| Activity |
Everything in the listing must be repeated word for word.
-- Opening Marker --
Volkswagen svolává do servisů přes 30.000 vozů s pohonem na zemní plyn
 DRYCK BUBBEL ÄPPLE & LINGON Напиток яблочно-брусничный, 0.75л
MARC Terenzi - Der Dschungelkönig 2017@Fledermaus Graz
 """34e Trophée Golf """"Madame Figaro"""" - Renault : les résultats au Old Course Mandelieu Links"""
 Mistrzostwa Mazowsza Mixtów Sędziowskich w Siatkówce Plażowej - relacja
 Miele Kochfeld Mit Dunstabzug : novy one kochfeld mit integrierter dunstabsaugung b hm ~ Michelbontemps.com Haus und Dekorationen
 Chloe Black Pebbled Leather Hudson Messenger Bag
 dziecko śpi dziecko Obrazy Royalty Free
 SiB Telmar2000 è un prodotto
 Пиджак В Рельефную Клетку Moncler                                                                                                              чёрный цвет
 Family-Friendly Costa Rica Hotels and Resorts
-- Closing Marker --
| Answer space |
Volkswagen svolává do servisů přes 30.000 vozů s pohonem na zemní plyn
 DRYCK BUBBEL ÄPPLE & LINGON Напиток яблочно-брусничный, 0.75л
MARC Terenzi - Der Dschungelkönig 2017@Fledermaus Graz
 """34e Trophée Golf """"Madame Figaro"""" - Renault : les résultats au Old Course Mandelieu Links"""
 Mistrzostwa Mazowsza Mixtów Sędziowskich w Siatkówce Plażowej - relacja
 Miele Kochfeld Mit Dunstabzug : novy one kochfeld mit integrierter dunstabsaugung b hm ~ Michelbontemps.com Haus und Dekorationen
 Chloe Black Pebbled Leather Hudson Messenger Bag
 dziecko śpi dziecko Obrazy Royalty Free
 SiB Telmar2000 è un prodotto
 Пиджак В Рельефную Клетку Moncler                                                                                                              чёрный цвет
 Family-Friendly Costa Rica Hotels and Resorts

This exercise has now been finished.